Super Bowl smackdown

The best Super Bowl preview you’ll read:

Compared to America’s official secular holidays (the Fourth of July and Thanksgiving), honoring America’s founding or the importance of family seems like work next to “Super Bowl Sunday,” which goes to all the effort of honoring itself. After even a perfunctory amount of pregame feature pieces, anyone watching will know how much the average seat cost, in order to reinforce the specialness of attendance. Pregame and halftime performers are introduced with a citation of the number of records they have sold, in case you are unaware of the rare cost of the treat.

More specifically, one guest at every party will have memorized the statistic printed in that morning’s paper and repeated on every pregame show indicating exactly how much 30 seconds of commercial airtime cost during the game. Despite the lack of creativity in the vast majority of commercials, many people watch the game solely to see how much money was spent selling them products, leading to the inevitable curse hurled at the screen, “Four-point-five million dollars for that?” This is serious business, and we are seriously invested, regardless of the fact that this is the act of insane people—like bitching not about the existence of Muzak, but because your favorite shoegaze band isn’t being played when the local cable company customer-service flunky puts you on hold.

At every step of the way, someone should laugh at this, and at every step of the way, every person involved in serving you this spectacle will completely fail to accomplish this basic human function. The NFL is all business at every given moment, because of that very serious $7 billion annual cost to the networks that broadcast it and are the primary source of “adversarial” journalism about it. On a workaday basis, this elevates insignificant bullshit like coaching and “game plans” to geopolitical high art, like two kids playing Risk thinking they are Talleyrand and Metternich about to vanquish Napoleon and establish the Concert of Europe.

When actual news breaks, the integration of the NFL as entertainment with its own reporting wing becomes unmistakable.

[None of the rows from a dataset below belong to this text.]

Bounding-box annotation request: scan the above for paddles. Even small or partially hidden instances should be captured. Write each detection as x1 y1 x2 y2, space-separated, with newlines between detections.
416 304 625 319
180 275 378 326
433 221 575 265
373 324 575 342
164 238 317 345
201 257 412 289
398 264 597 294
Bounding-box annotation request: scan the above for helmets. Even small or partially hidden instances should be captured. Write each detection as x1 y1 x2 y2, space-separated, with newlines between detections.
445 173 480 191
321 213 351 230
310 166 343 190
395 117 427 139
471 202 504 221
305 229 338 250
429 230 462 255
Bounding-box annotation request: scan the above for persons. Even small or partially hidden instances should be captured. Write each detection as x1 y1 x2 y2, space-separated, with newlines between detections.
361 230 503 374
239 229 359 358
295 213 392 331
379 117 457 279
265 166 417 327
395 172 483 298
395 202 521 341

At this point, Sports Illustrated‘s Peter King can’t speak when NFL Commissioner Roger Goodell is drinking a glass of water. ESPN’s Adam Schefter initially responded to Goodell’s preposterous two-game suspension of Ray Rice for knocking out his fiancée Janay by asking, “Was the Commissioner lenient enough?” There were, after all, the hundreds of thousands of people paying for fantasy leagues for whom Rice’s existence manifested solely as someone Starting or Not Starting in the NFL.